Your instructions » Output a faithful copy of the entries, every picture removed.

-- Opening Marker --

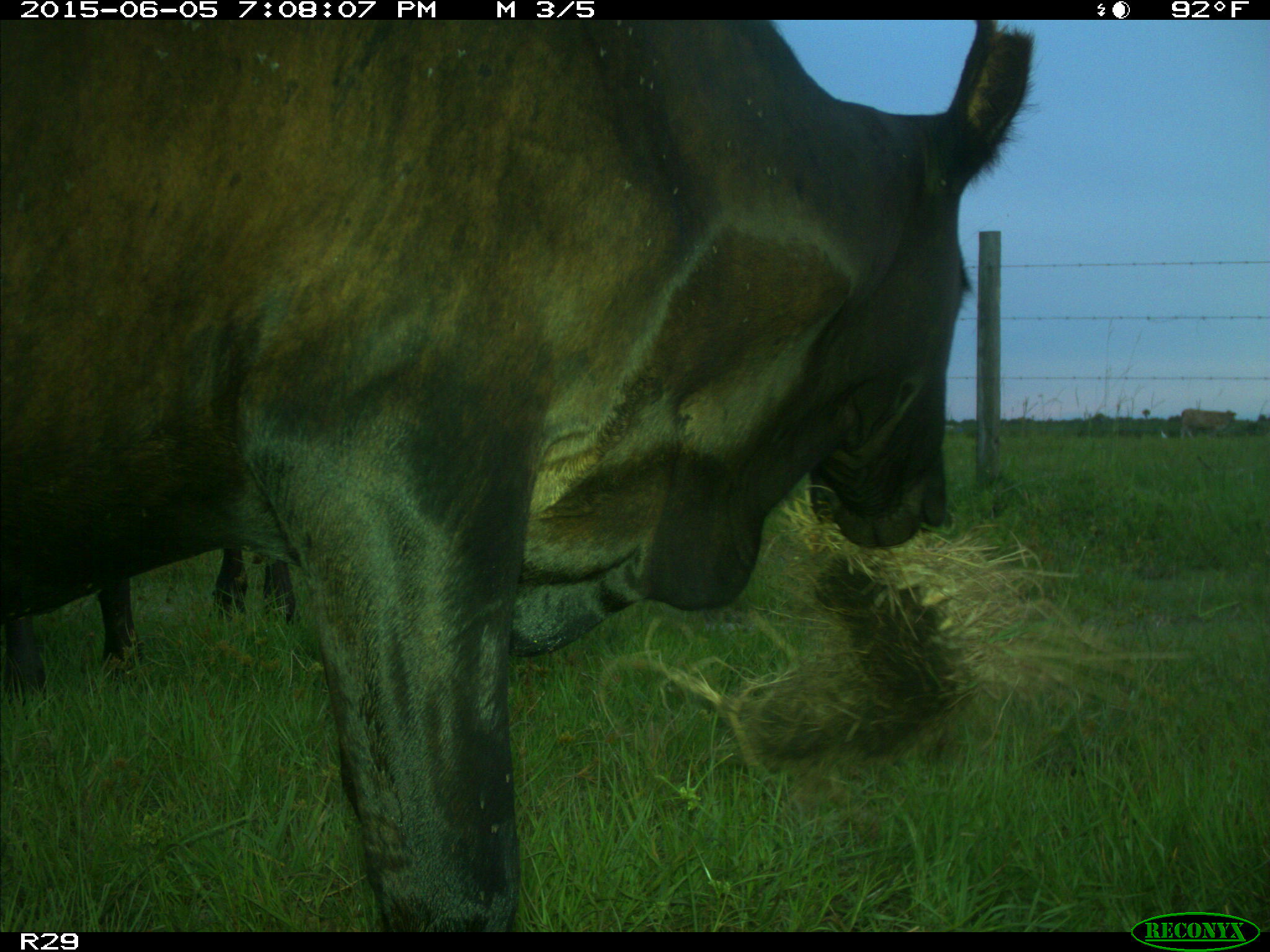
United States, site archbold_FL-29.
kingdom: Animalia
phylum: Chordata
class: Mammalia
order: Artiodactyla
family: Bovidae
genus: Bos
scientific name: Bos taurus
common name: domestic cow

-- Closing Marker --

Worked solution »
United States, site archbold_FL-29.
kingdom: Animalia
phylum: Chordata
class: Mammalia
order: Artiodactyla
family: Bovidae
genus: Bos
scientific name: Bos taurus
common name: domestic cow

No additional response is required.